## TASK STATEMENT
The line with "3/8 screw interface", the line with "1 Unlock the bracket", and all lines between them in the material below: return these exactly, and no others.

## INPUT RECORDS
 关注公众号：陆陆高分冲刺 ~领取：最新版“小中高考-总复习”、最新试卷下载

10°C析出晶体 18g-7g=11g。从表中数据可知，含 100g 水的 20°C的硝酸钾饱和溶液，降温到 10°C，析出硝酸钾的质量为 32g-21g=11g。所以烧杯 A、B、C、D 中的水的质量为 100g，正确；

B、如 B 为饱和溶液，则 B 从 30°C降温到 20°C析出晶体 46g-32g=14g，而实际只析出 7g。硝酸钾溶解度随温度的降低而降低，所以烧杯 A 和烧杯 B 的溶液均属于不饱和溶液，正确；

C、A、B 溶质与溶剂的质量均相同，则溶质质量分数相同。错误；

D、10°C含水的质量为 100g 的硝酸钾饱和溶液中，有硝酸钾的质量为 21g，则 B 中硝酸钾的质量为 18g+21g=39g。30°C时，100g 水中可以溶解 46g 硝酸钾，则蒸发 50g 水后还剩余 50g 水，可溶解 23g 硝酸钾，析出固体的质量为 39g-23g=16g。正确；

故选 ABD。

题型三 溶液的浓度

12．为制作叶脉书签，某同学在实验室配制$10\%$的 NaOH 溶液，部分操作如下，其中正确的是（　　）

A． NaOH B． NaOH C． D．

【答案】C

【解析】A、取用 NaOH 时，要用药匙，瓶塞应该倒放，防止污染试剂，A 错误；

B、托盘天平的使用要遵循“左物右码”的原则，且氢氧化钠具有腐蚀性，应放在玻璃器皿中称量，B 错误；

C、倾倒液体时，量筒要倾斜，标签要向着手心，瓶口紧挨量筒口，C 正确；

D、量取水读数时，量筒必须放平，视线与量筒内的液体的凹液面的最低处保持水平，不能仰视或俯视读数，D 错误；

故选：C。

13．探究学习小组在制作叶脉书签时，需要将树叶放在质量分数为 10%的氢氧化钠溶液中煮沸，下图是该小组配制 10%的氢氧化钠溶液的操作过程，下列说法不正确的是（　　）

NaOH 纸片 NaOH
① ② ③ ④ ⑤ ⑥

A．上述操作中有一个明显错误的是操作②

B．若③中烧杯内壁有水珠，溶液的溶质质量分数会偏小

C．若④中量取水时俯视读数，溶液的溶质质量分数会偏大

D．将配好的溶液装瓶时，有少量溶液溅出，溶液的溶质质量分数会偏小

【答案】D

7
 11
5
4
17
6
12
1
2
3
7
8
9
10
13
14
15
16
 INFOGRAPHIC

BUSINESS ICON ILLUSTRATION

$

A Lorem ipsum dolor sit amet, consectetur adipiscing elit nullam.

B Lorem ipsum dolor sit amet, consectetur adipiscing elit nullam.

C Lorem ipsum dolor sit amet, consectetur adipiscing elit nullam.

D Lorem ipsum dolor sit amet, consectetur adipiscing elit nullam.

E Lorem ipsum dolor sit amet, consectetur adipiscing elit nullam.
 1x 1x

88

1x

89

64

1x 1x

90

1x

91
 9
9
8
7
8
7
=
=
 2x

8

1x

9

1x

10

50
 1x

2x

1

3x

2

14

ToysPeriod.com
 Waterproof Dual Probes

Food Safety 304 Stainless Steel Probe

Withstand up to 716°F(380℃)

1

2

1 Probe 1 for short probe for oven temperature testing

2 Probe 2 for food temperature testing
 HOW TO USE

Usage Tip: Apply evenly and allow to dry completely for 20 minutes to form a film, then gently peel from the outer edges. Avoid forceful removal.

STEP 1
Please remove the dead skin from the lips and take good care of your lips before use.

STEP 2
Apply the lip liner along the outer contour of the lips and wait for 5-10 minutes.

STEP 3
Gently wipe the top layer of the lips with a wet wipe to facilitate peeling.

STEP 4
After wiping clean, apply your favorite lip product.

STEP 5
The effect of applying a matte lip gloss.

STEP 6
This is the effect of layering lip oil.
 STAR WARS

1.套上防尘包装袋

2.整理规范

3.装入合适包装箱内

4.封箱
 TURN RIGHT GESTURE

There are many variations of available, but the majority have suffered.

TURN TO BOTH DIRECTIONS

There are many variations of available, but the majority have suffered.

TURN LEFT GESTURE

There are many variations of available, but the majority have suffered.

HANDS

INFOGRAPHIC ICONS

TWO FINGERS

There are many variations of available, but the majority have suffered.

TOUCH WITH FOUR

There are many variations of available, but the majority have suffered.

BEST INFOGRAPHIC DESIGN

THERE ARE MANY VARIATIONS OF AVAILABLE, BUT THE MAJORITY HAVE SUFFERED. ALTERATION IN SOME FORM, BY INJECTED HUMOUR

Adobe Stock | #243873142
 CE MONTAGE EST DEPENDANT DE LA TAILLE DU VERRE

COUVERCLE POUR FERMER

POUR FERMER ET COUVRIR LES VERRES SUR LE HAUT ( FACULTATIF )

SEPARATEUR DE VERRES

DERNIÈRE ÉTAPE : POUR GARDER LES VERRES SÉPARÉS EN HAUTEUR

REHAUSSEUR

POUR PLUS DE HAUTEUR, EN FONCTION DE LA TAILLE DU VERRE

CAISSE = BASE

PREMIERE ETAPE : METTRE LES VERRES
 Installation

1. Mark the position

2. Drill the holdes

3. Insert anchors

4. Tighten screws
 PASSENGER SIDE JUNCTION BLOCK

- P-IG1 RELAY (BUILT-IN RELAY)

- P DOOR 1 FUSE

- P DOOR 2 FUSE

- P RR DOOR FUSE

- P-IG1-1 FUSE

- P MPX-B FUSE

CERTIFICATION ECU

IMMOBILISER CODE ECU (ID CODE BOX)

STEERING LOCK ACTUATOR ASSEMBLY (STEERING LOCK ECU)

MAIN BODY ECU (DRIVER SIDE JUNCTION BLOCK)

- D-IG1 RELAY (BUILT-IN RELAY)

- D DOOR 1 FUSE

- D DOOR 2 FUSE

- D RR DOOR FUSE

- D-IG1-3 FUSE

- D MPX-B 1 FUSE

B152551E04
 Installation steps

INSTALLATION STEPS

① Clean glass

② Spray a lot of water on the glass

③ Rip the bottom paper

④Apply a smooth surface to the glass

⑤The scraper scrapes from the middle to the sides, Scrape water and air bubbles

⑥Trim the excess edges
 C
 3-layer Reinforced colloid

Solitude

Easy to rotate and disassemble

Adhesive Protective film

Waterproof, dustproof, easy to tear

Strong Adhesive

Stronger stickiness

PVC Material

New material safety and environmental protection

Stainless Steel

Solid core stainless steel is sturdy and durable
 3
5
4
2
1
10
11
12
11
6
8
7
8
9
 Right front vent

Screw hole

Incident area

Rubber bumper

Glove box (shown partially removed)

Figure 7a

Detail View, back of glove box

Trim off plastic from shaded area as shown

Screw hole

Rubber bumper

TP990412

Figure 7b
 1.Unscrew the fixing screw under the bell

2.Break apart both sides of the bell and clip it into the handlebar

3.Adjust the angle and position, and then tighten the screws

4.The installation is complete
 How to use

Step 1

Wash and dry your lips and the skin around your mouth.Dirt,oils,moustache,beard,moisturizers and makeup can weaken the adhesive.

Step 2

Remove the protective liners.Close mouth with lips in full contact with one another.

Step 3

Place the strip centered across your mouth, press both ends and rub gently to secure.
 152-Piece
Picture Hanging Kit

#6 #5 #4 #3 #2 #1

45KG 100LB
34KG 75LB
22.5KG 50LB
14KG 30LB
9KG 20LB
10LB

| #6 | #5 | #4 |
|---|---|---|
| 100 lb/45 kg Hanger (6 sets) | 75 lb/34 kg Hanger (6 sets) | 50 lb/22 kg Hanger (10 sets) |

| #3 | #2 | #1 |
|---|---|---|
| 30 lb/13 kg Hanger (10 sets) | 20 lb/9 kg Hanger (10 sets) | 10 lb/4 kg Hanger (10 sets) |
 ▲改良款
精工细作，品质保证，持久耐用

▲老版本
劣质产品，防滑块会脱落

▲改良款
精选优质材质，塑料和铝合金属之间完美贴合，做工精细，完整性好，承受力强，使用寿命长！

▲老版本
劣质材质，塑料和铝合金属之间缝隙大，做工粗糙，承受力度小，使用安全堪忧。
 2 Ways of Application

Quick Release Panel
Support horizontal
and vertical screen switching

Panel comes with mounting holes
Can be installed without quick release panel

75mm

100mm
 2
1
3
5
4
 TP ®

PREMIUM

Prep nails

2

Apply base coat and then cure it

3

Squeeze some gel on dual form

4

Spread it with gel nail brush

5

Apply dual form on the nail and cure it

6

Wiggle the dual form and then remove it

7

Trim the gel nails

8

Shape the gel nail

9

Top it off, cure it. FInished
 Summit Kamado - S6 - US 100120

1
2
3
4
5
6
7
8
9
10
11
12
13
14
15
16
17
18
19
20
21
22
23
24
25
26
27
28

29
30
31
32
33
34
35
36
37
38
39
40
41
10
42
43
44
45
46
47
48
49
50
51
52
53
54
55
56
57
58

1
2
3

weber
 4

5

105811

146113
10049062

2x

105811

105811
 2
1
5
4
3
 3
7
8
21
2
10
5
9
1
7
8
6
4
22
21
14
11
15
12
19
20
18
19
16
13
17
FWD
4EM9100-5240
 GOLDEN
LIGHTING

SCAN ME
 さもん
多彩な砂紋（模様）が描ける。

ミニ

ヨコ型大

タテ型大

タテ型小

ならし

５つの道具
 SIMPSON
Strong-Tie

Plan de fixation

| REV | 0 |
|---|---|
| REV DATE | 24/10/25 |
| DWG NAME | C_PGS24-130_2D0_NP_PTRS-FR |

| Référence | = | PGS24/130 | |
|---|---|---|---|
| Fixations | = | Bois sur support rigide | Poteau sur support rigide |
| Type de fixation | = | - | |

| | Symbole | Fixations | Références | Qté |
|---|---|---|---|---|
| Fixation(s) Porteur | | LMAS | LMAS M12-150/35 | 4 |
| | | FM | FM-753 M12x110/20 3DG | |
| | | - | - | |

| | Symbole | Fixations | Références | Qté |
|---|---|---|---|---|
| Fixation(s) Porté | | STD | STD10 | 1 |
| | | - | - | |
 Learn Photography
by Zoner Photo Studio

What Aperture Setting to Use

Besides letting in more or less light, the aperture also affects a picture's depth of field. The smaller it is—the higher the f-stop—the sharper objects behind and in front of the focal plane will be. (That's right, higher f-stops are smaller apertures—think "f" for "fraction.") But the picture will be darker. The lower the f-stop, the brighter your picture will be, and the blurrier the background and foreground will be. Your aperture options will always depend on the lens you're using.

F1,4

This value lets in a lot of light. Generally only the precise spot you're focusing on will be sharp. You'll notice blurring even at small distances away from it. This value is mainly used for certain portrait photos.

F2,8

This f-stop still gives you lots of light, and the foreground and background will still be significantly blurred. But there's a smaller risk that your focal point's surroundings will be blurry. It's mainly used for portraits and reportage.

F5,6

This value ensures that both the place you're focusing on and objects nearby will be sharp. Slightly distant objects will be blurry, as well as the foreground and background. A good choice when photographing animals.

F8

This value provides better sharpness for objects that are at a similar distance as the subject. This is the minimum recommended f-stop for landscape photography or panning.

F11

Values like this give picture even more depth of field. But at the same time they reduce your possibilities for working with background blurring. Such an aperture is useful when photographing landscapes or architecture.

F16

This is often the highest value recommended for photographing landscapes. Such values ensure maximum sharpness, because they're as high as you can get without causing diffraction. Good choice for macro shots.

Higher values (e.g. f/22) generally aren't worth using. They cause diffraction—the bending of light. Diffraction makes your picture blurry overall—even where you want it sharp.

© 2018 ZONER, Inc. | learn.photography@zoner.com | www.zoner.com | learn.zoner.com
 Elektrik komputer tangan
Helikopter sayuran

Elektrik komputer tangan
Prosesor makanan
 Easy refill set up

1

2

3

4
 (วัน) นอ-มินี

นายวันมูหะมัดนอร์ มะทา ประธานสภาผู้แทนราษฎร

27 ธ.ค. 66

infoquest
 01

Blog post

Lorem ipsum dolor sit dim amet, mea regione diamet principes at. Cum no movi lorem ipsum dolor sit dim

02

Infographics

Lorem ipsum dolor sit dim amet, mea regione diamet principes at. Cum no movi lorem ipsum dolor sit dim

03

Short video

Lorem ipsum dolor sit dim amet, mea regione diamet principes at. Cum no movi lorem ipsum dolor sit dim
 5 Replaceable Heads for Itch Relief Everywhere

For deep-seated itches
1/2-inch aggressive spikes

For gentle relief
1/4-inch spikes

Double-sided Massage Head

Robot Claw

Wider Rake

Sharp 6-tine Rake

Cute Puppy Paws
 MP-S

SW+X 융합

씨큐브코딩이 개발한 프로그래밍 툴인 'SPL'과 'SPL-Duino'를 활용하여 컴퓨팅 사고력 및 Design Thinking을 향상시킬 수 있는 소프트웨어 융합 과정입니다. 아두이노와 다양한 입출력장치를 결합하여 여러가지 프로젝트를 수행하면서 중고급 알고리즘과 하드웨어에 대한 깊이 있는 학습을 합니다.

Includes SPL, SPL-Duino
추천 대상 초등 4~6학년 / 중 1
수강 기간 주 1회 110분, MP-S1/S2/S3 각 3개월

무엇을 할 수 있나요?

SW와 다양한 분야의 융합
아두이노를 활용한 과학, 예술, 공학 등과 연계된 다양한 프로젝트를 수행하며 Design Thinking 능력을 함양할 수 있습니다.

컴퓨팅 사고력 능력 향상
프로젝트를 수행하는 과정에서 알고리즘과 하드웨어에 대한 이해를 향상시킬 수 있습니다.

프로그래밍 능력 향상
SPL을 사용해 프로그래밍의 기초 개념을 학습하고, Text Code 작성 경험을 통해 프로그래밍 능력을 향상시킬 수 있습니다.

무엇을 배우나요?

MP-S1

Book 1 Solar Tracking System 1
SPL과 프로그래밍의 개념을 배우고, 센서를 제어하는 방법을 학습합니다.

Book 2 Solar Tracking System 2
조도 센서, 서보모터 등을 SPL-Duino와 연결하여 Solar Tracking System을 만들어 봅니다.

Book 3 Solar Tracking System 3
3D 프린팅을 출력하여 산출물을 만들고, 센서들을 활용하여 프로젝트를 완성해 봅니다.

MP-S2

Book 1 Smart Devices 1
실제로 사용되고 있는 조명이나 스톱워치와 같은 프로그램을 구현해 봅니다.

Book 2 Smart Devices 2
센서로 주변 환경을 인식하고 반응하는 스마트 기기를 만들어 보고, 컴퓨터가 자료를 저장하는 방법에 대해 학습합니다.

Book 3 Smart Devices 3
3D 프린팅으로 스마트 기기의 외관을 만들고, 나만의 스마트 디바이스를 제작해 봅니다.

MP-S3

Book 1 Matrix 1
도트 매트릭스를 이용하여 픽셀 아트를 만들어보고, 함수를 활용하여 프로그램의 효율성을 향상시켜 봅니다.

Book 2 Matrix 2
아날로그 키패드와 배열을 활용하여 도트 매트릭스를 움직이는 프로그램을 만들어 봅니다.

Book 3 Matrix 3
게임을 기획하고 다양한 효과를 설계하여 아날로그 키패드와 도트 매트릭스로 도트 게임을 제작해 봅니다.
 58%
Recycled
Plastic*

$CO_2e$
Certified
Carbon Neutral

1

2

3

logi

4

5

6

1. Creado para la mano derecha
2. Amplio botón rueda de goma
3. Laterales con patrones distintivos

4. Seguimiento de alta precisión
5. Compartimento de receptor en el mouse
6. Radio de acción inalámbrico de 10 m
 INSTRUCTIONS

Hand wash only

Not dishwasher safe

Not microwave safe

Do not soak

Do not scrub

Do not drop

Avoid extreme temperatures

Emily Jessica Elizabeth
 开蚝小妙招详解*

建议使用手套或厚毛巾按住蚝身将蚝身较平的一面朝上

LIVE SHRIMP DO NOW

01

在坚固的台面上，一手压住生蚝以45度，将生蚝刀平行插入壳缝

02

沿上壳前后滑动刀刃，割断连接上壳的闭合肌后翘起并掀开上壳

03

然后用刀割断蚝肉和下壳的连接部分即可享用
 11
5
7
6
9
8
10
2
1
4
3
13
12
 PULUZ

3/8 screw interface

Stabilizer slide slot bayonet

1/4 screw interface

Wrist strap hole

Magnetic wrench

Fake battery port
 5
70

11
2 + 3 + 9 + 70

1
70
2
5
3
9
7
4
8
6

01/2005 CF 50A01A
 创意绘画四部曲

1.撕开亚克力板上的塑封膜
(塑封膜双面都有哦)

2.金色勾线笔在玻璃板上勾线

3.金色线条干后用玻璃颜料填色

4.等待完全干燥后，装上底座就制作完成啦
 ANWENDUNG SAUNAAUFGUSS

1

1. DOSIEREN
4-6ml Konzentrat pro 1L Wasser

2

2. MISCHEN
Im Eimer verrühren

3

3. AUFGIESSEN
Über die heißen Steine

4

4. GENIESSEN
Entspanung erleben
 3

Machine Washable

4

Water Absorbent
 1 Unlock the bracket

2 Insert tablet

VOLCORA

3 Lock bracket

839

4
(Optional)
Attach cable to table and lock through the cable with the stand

## OUTPUT OF THE TASK
3/8 screw interface

Stabilizer slide slot bayonet

1/4 screw interface

Wrist strap hole

Magnetic wrench

Fake battery port
 5
70

11
2 + 3 + 9 + 70

1
70
2
5
3
9
7
4
8
6

01/2005 CF 50A01A
 创意绘画四部曲

1.撕开亚克力板上的塑封膜
(塑封膜双面都有哦)

2.金色勾线笔在玻璃板上勾线

3.金色线条干后用玻璃颜料填色

4.等待完全干燥后，装上底座就制作完成啦
 ANWENDUNG SAUNAAUFGUSS

1

1. DOSIEREN
4-6ml Konzentrat pro 1L Wasser

2

2. MISCHEN
Im Eimer verrühren

3

3. AUFGIESSEN
Über die heißen Steine

4

4. GENIESSEN
Entspanung erleben
 3

Machine Washable

4

Water Absorbent
 1 Unlock the bracket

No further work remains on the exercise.